La reazione governativa
Il governo italiano decise di adottare contro il popolo palermitano una dura repressione, mobilitando l’esercito comandato da Raffaele Cadorna. Il 27 settembre 1866 venne dichiarato lo stato di assedio, e le navi della Regia Marina, con la nave ammiraglia Re di Portogallo, bombardarono la città (così come avevano fatto i borbonici nel 1860). Dopo lo sbarco dei fanti della “Real Marina” Palermo fu riconquistata da circa 40.000 soldati in sette giorni e mezzo.
Oltre 200 furono i militari morti, tra cui 42 carabinieri; non vi è un numero ufficiale di vittime civili nella popolazione, anche perché immediatamente dopo si diffuse il colera. Furono arrestati 2.427 civili, 297 furono processati e 127 condannati.[18] La repressione venne testimoniata solo dai ricordi delle vittime e da una rara lettera, quella dell’ufficiale dei granatieri Antonio Cattaneo, riportata dallo storico Francesco Brancato che dice testualmente: «Qualche vendetta la facemmo anche noi, fucilando quanti ci capitavano; anzi, il giorno 23, condotti fuori porta circa 80 arrestati con le armi alle mani il giorno prima, si posero in un fosso e ci si fece tanto fuoco addosso finché bastò per ucciderli tutti. In una chiesa, un ufficiale visto due frati che suonavano a stormo li fucilò con le corde in mano…».

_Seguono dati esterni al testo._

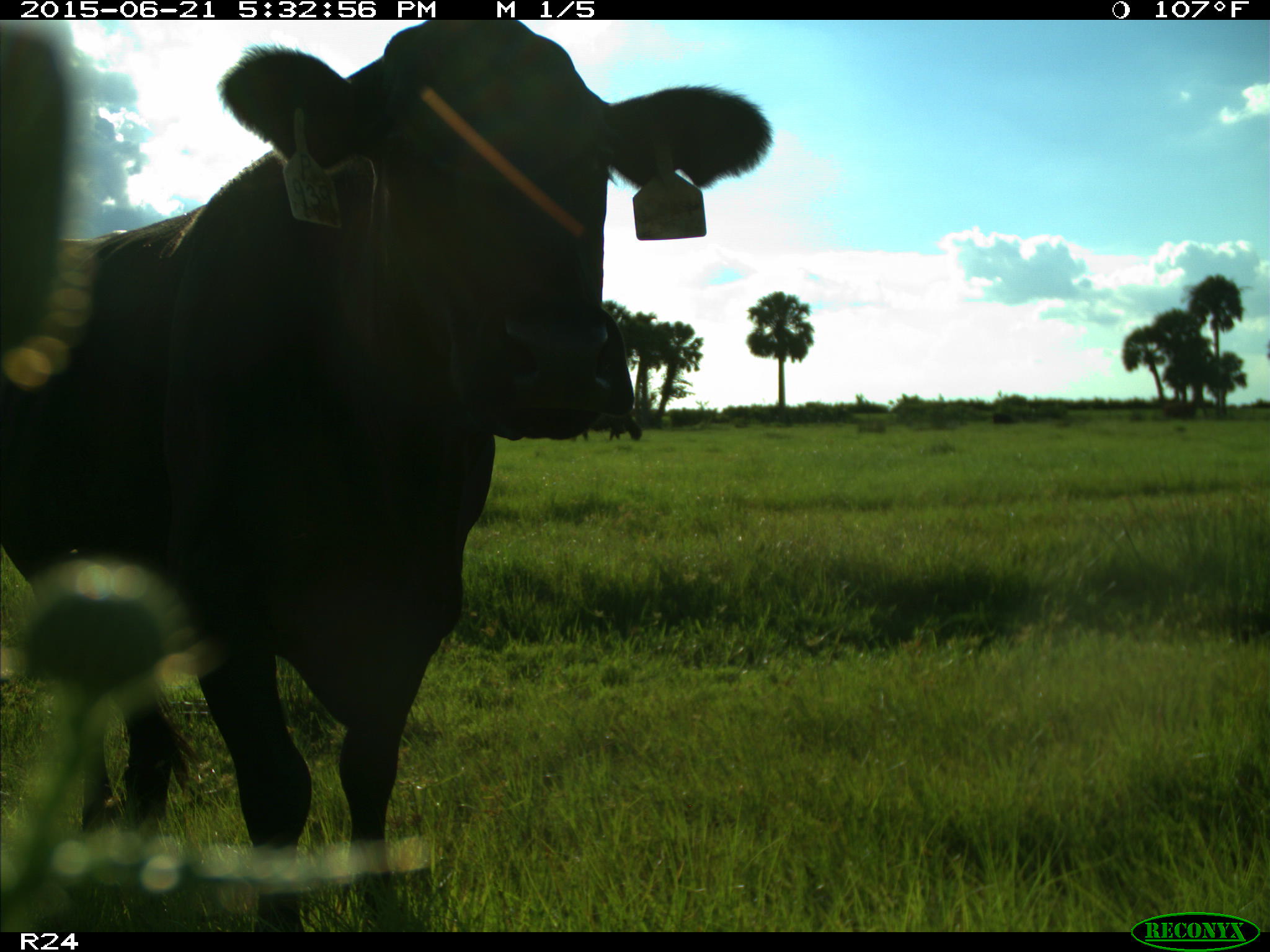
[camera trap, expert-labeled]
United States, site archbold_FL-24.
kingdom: Animalia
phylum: Chordata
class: Mammalia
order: Artiodactyla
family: Bovidae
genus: Bos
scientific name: Bos taurus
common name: domestic cow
Bos taurus (domestic cow).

I documenti ufficiali dei tribunali militari furono probabilmente distrutti dai bombardamenti di Palermo durante la seconda guerra mondiale.
«Dei 127 imputati dichiarati colpevoli dai tribunali militari quasi tutti avevano un’occupazione nel settore artigianale o commerciale o nei servizi: osti, carrettieri, facchini, garzoni, fruttivendoli, panettieri, macellai e barbieri. Nella lista dei condannati c’erano anche commercianti, agricoltori, falegnami, sarti, conciatori, fabbri, cordai, carpentieri e muratori… ma anche sette poliziotti o soldati, una guardia campestre e altri sette ufficiali di basso rango. I tribunali comminarono pure 8 condanne a morte, 48 ergastoli, 17 condanne ai lavori forzati, disciolsero i conventi e 256 frati furono spediti al confino. Ma le cause della rivolta restarono irrisolte ed appena un anno ed un mese dopo, il 21 ottobre del 1867, sul Monte Pellegrino, in modo che fosse visibile a tutta la città e dal mare, venne issata da ignoti un enorme bandiera rossa.»